REQUIRED ACTION 1: Print the portion of the Happiness Project review from "The truth is, I" up to and including "all at once.".
REQUIRED ACTION 2: Proceed with the Happiness Project review, picking up right after its final sentence.

EXERCISE PASSAGE:
────────────────
The Happiness Project: Or, Why I Spent a Year Trying to Sing in the Morning, Clean My Closets, Fight Right, Read Aristotle, and Generally Have More Fun by Gretchen Rubin is a look at how the author pushed herself outside of her comfort zone to both change behaviors she didn’t appreciate in herself and develop new ways of being. At one point she shares a story of how she went to her husband and announced that her blog was a form of stunt nonfiction and, from this experience, she was able to develop a whole book. She’s not the first and she probably won’t be the last. There’s definitely a market for these types of books and I’ve read one or more myself. Let us not forget that some people even manage to get a movie deal out of the “stunt.”
The truth is, I didn’t start off reading this book for myself. I liked the premise and I know someone who I thought would benefit from the idea. You see, Rubin does something slightly different from the usual “New Year’s Resolutions.” Rather than trying to commit to a long list of changes to be implemented at the beginning of the year, she decides to introduce new things once a month. So January is focused on decluttering and boosting her energy, February on not nagging and her relationship with her husband, etc. Each month has a theme and there are several things she tackles during the month, with each habit not necessarily mastered at month’s end. Mastery is not the goal here so much as practice so January’s intentions roll over into February and both January and February into March, etc. Layering her goals rather than trying to do them all at once.
And really, is it any wonder people give up on their New Year’s Resolutions after only a few weeks when more often than not the resolutions involve numerous changes and adaptations to one’s schedule? So I love how she plans things out in a way that allows the year to evolve, and her with it.
────────────────
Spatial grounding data
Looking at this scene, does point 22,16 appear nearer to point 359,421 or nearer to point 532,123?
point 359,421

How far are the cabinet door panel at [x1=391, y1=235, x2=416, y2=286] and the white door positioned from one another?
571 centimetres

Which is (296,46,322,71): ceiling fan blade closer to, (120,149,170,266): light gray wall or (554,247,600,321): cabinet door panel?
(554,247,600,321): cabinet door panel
────────────────
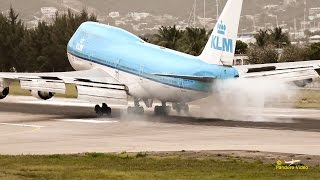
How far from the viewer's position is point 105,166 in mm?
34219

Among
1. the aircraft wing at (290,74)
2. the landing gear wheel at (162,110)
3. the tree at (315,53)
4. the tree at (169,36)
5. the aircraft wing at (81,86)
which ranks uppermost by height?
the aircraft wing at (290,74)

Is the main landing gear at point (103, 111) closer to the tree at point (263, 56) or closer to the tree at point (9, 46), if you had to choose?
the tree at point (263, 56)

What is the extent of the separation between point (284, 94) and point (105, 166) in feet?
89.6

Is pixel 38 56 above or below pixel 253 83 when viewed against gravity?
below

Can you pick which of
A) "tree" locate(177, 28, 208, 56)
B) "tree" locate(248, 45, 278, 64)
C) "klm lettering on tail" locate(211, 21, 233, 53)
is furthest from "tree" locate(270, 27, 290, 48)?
────────────────
WRITTEN REPLY 1:
The truth is, I didn’t start off reading this book for myself. I liked the premise and I know someone who I thought would benefit from the idea. You see, Rubin does something slightly different from the usual “New Year’s Resolutions.” Rather than trying to commit to a long list of changes to be implemented at the beginning of the year, she decides to introduce new things once a month. So January is focused on decluttering and boosting her energy, February on not nagging and her relationship with her husband, etc. Each month has a theme and there are several things she tackles during the month, with each habit not necessarily mastered at month’s end. Mastery is not the goal here so much as practice so January’s intentions roll over into February and both January and February into March, etc. Layering her goals rather than trying to do them all at once.

WRITTEN REPLY 2:
There are a few things I didn’t like, and I want to focus on those a moment because I definitely want to end on a (well-deserved) positive note. Rubin refers to a lot of research and studies but she never specifically cites them. I would like to read the data for myself. When someone vaguely says, “Studies show most people blah blah blah” I want to know several things—who sponsored the research, who participated in the research, how was the research conducted (survey, double blind, etc.). After all, for decades tobacco companies claimed research that proved cigarette smoking was not hazardous to your health but never admitted that they themselves paid for the research. And political parties can pull research pro and con to support their political stance but so much depends on how the statistical data are gathered, how a question is phrased, etc. It is not enough for this reader to have some author tell me “research shows.” Show, don’t tell. Show me the research. I’m intelligent enough to draw my own conclusions on the reliability, or lack thereof, of the research.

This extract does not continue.